▶ **DIRECTIONS FOR THIS TASK**
The full set of records must be returned exactly, character for character.

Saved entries
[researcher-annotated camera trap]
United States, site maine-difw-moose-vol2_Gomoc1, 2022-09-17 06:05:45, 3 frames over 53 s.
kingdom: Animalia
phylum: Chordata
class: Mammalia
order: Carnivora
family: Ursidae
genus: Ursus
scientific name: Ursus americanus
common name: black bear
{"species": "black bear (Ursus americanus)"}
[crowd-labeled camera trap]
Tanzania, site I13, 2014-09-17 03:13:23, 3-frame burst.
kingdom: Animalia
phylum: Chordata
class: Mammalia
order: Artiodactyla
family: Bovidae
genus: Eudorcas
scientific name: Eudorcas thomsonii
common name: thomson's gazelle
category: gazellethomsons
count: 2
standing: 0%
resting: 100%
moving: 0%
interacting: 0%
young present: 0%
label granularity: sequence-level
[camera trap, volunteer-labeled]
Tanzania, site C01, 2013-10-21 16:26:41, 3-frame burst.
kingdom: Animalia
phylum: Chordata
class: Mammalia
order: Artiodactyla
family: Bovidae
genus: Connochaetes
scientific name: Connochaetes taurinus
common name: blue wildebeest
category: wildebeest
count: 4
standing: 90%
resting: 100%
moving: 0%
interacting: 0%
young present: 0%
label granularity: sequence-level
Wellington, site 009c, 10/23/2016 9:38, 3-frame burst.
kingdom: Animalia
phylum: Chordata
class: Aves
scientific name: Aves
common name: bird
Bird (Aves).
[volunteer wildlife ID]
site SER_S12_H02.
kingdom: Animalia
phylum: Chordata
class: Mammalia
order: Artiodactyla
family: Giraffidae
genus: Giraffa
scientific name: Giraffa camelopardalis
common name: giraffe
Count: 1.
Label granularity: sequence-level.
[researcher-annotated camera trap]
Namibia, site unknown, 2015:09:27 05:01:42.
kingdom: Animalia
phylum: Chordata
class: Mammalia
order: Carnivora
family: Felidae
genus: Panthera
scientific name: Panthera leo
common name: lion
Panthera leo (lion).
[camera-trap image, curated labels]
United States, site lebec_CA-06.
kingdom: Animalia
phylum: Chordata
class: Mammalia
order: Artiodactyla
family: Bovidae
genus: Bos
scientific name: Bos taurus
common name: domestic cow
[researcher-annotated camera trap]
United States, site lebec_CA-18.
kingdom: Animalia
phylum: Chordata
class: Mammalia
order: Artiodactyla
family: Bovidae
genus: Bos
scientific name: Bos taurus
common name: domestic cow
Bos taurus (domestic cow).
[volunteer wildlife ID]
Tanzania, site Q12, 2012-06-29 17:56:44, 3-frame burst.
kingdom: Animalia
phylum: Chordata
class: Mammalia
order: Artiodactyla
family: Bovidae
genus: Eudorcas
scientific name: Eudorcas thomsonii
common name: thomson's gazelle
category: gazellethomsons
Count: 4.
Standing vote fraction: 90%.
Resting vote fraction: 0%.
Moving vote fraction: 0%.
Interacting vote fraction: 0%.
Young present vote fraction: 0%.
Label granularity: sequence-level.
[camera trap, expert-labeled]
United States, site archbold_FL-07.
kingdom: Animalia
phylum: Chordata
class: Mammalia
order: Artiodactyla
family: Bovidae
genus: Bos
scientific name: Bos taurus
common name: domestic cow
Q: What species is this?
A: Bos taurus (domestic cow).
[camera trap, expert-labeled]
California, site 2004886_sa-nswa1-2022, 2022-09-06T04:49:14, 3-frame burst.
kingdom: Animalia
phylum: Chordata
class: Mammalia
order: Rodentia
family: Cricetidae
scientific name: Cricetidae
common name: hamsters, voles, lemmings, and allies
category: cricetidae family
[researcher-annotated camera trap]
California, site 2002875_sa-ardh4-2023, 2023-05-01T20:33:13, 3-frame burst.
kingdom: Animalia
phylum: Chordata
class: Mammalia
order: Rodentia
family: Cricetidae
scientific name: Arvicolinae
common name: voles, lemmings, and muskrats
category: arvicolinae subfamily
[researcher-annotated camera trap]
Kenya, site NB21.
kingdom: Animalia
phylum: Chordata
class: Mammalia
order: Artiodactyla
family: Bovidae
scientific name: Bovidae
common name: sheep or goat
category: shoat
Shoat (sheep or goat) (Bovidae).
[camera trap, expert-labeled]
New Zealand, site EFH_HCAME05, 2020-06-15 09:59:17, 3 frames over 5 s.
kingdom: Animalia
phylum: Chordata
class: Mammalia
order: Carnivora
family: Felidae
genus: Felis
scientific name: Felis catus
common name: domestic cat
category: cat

▶ **EXERCISE SOLUTION**
[researcher-annotated camera trap]
United States, site maine-difw-moose-vol2_Gomoc1, 2022-09-17 06:05:45, 3 frames over 53 s.
kingdom: Animalia
phylum: Chordata
class: Mammalia
order: Carnivora
family: Ursidae
genus: Ursus
scientific name: Ursus americanus
common name: black bear
{"species": "black bear (Ursus americanus)"}
[crowd-labeled camera trap]
Tanzania, site I13, 2014-09-17 03:13:23, 3-frame burst.
kingdom: Animalia
phylum: Chordata
class: Mammalia
order: Artiodactyla
family: Bovidae
genus: Eudorcas
scientific name: Eudorcas thomsonii
common name: thomson's gazelle
category: gazellethomsons
count: 2
standing: 0%
resting: 100%
moving: 0%
interacting: 0%
young present: 0%
label granularity: sequence-level
[camera trap, volunteer-labeled]
Tanzania, site C01, 2013-10-21 16:26:41, 3-frame burst.
kingdom: Animalia
phylum: Chordata
class: Mammalia
order: Artiodactyla
family: Bovidae
genus: Connochaetes
scientific name: Connochaetes taurinus
common name: blue wildebeest
category: wildebeest
count: 4
standing: 90%
resting: 100%
moving: 0%
interacting: 0%
young present: 0%
label granularity: sequence-level
Wellington, site 009c, 10/23/2016 9:38, 3-frame burst.
kingdom: Animalia
phylum: Chordata
class: Aves
scientific name: Aves
common name: bird
Bird (Aves).
[volunteer wildlife ID]
site SER_S12_H02.
kingdom: Animalia
phylum: Chordata
class: Mammalia
order: Artiodactyla
family: Giraffidae
genus: Giraffa
scientific name: Giraffa camelopardalis
common name: giraffe
Count: 1.
Label granularity: sequence-level.
[researcher-annotated camera trap]
Namibia, site unknown, 2015:09:27 05:01:42.
kingdom: Animalia
phylum: Chordata
class: Mammalia
order: Carnivora
family: Felidae
genus: Panthera
scientific name: Panthera leo
common name: lion
Panthera leo (lion).
[camera-trap image, curated labels]
United States, site lebec_CA-06.
kingdom: Animalia
phylum: Chordata
class: Mammalia
order: Artiodactyla
family: Bovidae
genus: Bos
scientific name: Bos taurus
common name: domestic cow
[researcher-annotated camera trap]
United States, site lebec_CA-18.
kingdom: Animalia
phylum: Chordata
class: Mammalia
order: Artiodactyla
family: Bovidae
genus: Bos
scientific name: Bos taurus
common name: domestic cow
Bos taurus (domestic cow).
[volunteer wildlife ID]
Tanzania, site Q12, 2012-06-29 17:56:44, 3-frame burst.
kingdom: Animalia
phylum: Chordata
class: Mammalia
order: Artiodactyla
family: Bovidae
genus: Eudorcas
scientific name: Eudorcas thomsonii
common name: thomson's gazelle
category: gazellethomsons
Count: 4.
Standing vote fraction: 90%.
Resting vote fraction: 0%.
Moving vote fraction: 0%.
Interacting vote fraction: 0%.
Young present vote fraction: 0%.
Label granularity: sequence-level.
[camera trap, expert-labeled]
United States, site archbold_FL-07.
kingdom: Animalia
phylum: Chordata
class: Mammalia
order: Artiodactyla
family: Bovidae
genus: Bos
scientific name: Bos taurus
common name: domestic cow
Q: What species is this?
A: Bos taurus (domestic cow).
[camera trap, expert-labeled]
California, site 2004886_sa-nswa1-2022, 2022-09-06T04:49:14, 3-frame burst.
kingdom: Animalia
phylum: Chordata
class: Mammalia
order: Rodentia
family: Cricetidae
scientific name: Cricetidae
common name: hamsters, voles, lemmings, and allies
category: cricetidae family
[researcher-annotated camera trap]
California, site 2002875_sa-ardh4-2023, 2023-05-01T20:33:13, 3-frame burst.
kingdom: Animalia
phylum: Chordata
class: Mammalia
order: Rodentia
family: Cricetidae
scientific name: Arvicolinae
common name: voles, lemmings, and muskrats
category: arvicolinae subfamily
[researcher-annotated camera trap]
Kenya, site NB21.
kingdom: Animalia
phylum: Chordata
class: Mammalia
order: Artiodactyla
family: Bovidae
scientific name: Bovidae
common name: sheep or goat
category: shoat
Shoat (sheep or goat) (Bovidae).
[camera trap, expert-labeled]
New Zealand, site EFH_HCAME05, 2020-06-15 09:59:17, 3 frames over 5 s.
kingdom: Animalia
phylum: Chordata
class: Mammalia
order: Carnivora
family: Felidae
genus: Felis
scientific name: Felis catus
common name: domestic cat
category: cat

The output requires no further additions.